■ ASSIGNED TASK 1:
Copy the post on compartmentalization word for word, from "A Secretly Learned" to "damn near impossible.".
■ ASSIGNED TASK 2:
In the post on compartmentalization, what question ends the cycle of answering parents and children with a smile?

■ TEXT SECTION:

Saturday, April 15, 2017

A Secretly Learned Skill

One skill that most physicians are probably good at is compartmentalization. There's virtually no way that you can make it through residency and have a life as an Attending if you don't know how to compartmentalize. There's also no such thing as letting personal life affect your work. Take a day off because you're having a bad day? Ha, that's laughable. Or worse, take a day off because a close family member is in the hospital? Again, damn near impossible.

My whole life I've been extremely good at compartmentalizing feelings and this has gone to another level while as a resident. You learn to shove aside all your feelings while working. You put on a happy face in front of every parent and child. You answer question after question with a smile and then end with "Do you have any other questions?" It's a never ending cycle. You don't even know you're compartmentalizing until a specific trigger later brings out all the emotions you unknowingly kept behind a closed door.

Collected data entries
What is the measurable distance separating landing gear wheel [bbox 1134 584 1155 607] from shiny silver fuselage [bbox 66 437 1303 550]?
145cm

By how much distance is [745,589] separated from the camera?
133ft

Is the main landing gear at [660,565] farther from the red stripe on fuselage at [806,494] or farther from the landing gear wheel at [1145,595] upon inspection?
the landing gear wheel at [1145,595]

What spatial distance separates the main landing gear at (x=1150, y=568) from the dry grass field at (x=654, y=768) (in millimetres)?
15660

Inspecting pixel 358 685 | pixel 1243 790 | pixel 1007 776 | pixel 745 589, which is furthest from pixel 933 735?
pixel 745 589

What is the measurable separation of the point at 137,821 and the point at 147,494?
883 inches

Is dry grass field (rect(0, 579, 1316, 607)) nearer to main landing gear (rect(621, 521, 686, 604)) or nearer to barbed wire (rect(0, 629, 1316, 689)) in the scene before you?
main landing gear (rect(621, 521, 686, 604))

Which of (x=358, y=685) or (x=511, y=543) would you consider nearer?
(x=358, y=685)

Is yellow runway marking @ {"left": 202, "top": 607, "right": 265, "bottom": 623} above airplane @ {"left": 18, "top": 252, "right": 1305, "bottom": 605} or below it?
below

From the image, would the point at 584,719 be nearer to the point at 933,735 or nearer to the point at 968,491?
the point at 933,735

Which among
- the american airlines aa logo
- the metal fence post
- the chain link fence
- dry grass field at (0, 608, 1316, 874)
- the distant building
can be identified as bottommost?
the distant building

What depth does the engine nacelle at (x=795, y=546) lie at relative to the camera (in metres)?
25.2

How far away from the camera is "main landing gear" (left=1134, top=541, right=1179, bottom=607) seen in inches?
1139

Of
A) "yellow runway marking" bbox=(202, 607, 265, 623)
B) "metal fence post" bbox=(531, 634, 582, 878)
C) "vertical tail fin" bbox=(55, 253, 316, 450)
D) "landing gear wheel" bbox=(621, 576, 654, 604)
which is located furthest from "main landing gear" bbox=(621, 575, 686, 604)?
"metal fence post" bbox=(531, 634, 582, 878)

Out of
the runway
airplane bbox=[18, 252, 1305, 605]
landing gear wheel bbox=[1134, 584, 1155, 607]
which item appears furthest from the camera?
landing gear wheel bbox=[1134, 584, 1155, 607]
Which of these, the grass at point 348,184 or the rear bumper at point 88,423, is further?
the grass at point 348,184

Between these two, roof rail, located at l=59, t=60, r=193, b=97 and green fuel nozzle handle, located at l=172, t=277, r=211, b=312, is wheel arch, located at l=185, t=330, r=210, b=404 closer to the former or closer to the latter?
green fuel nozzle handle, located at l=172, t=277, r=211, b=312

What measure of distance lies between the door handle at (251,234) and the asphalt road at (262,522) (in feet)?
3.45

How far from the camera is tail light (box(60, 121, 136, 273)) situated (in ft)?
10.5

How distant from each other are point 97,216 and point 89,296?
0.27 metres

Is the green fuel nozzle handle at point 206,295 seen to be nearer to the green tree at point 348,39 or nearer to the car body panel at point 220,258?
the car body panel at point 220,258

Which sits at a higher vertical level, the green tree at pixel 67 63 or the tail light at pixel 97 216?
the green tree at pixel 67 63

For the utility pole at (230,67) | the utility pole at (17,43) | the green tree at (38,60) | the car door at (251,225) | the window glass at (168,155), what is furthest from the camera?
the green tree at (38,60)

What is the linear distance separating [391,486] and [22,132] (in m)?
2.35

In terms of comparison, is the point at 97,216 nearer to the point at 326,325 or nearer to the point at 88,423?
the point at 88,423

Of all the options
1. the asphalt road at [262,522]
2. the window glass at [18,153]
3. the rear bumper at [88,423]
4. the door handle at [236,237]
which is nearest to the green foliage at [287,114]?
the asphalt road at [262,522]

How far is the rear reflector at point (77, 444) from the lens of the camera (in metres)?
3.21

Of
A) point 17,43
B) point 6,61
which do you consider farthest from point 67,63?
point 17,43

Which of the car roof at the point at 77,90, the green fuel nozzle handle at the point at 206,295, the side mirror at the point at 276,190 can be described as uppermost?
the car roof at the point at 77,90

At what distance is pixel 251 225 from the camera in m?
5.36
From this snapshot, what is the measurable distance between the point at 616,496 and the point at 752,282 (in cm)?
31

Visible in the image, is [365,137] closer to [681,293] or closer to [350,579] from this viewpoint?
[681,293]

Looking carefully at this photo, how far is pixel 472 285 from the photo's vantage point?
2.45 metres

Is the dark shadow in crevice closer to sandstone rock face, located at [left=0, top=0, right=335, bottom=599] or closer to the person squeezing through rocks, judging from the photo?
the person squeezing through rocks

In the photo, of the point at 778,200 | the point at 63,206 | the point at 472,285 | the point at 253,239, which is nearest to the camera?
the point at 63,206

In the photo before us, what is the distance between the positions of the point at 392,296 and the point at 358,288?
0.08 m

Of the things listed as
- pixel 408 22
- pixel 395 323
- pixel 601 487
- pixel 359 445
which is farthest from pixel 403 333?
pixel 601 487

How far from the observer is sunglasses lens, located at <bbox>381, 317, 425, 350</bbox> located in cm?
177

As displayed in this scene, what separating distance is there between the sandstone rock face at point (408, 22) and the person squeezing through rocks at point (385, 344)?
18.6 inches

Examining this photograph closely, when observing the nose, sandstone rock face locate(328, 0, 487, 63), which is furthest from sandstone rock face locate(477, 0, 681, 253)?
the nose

■ RESPONSE BOX 1:
A Secretly Learned Skill

One skill that most physicians are probably good at is compartmentalization. There's virtually no way that you can make it through residency and have a life as an Attending if you don't know how to compartmentalize. There's also no such thing as letting personal life affect your work. Take a day off because you're having a bad day? Ha, that's laughable. Or worse, take a day off because a close family member is in the hospital? Again, damn near impossible.

■ RESPONSE BOX 2:
"Do you have any other questions?"